Top of DATA LISTING

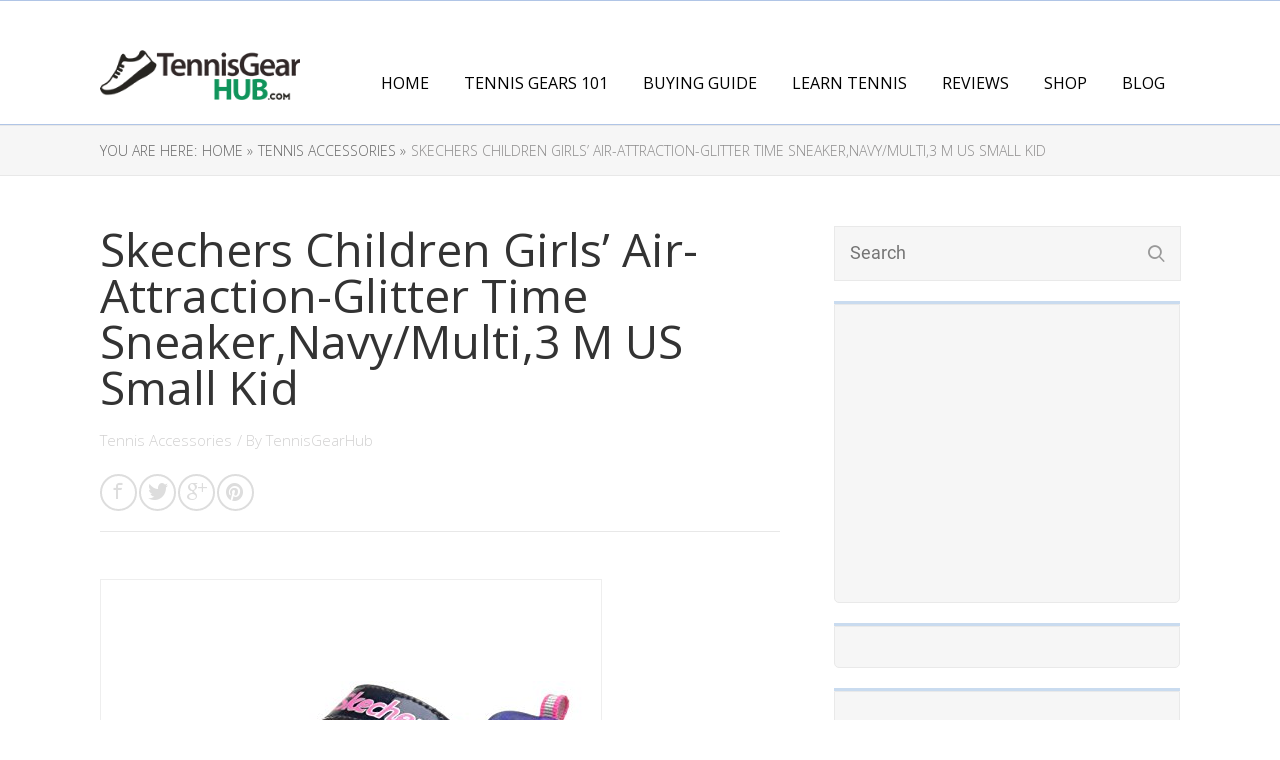

--- FILE ---
content_type: text/css
request_url: https://tennisgearhub.com/wp-content/plugins/affilibuilder-pro/modules/css/front.css?ver=6.8.3
body_size: 149
content:
.prod_cont{
	overflow:hidden;
	margin:20px 0px;
}
.prod_cont .single_prod{
	float:left;
	width:30%;
	margin-right:3%;
}
.top_ads_front{
	margin-bottom: 10px;
}
.bottom_ads_front{
	margin-top: 10px;
}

Bottom of DATA LISTING

WHAT THE EXERCISE ASKS:
With the pictures left out, write out all of the data exactly.

RESULT OF THIS EXERCISE:
--- FILE ---
content_type: text/css
request_url: https://tennisgearhub.com/wp-content/plugins/affilibuilder-pro/modules/css/front.css?ver=6.8.3
body_size: 149
content:
.prod_cont{
	overflow:hidden;
	margin:20px 0px;
}
.prod_cont .single_prod{
	float:left;
	width:30%;
	margin-right:3%;
}
.top_ads_front{
	margin-bottom: 10px;
}
.bottom_ads_front{
	margin-top: 10px;
}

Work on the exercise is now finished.